▶ _Written task_
Using the proof excerpt, explain why choosing n greater than 1/ε makes 1/2^n smaller than ε.

Perhaps if we see it written in mathematics it will be clearer. Let us list down what we know:
$(1)\;\;\;\;\;\;\;\forall\,n\in\Bbb N\,\,,\,2^n>n$
$(2)\;\;\;\;\;\;\;\;\forall\,\,\epsilon>0\,\,\,,\,\,\,\frac{1}{2^n}<\epsilon\Longleftrightarrow 2^n>\frac{1}{\epsilon}$
$(3)\;\;\;\;\;\;\;\text{Thus, if}\,\,n>\frac{1}{\epsilon}\,\,,\,\text{ we get:}$
$2^n\stackrel{\text{by}\,\,(1)}>n\stackrel{\text{if (3)}}>\frac{1}{\epsilon}\stackrel{\text{by (2)}}\Longrightarrow 2^n>\frac{1}{\epsilon}\Longleftrightarrow \frac{1}{2^n}<\epsilon$
and then we're done.

▶ _Information supplied_

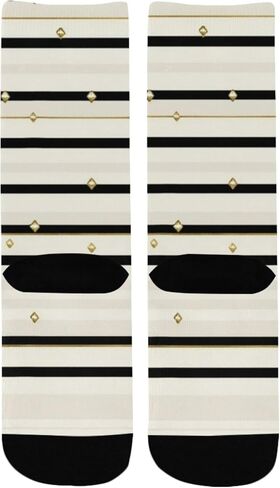 جوارب فاخرة للمشي لمسافات طويلة داكنة - للأولاد والبنات، جوارب شتوية حرارية سميكة دافئة للمدرسة، والارتداء اليومي والأنشطة الخارجية in Kuwait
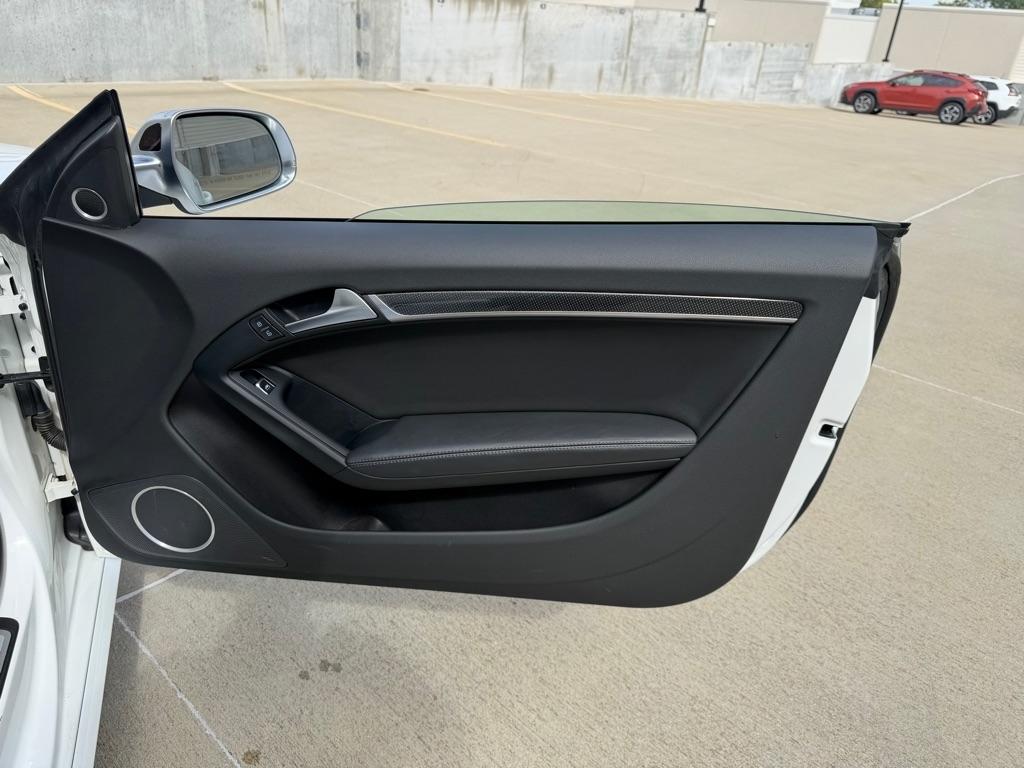 Audi S5 3.0T Cabriolet quattro S tronic 2014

▶ _Solution to this task_
By (1), 2^n > n for every natural number n. If n > 1/ε, this gives 2^n > 1/ε, and by (2) that is equivalent to 1/2^n < ε.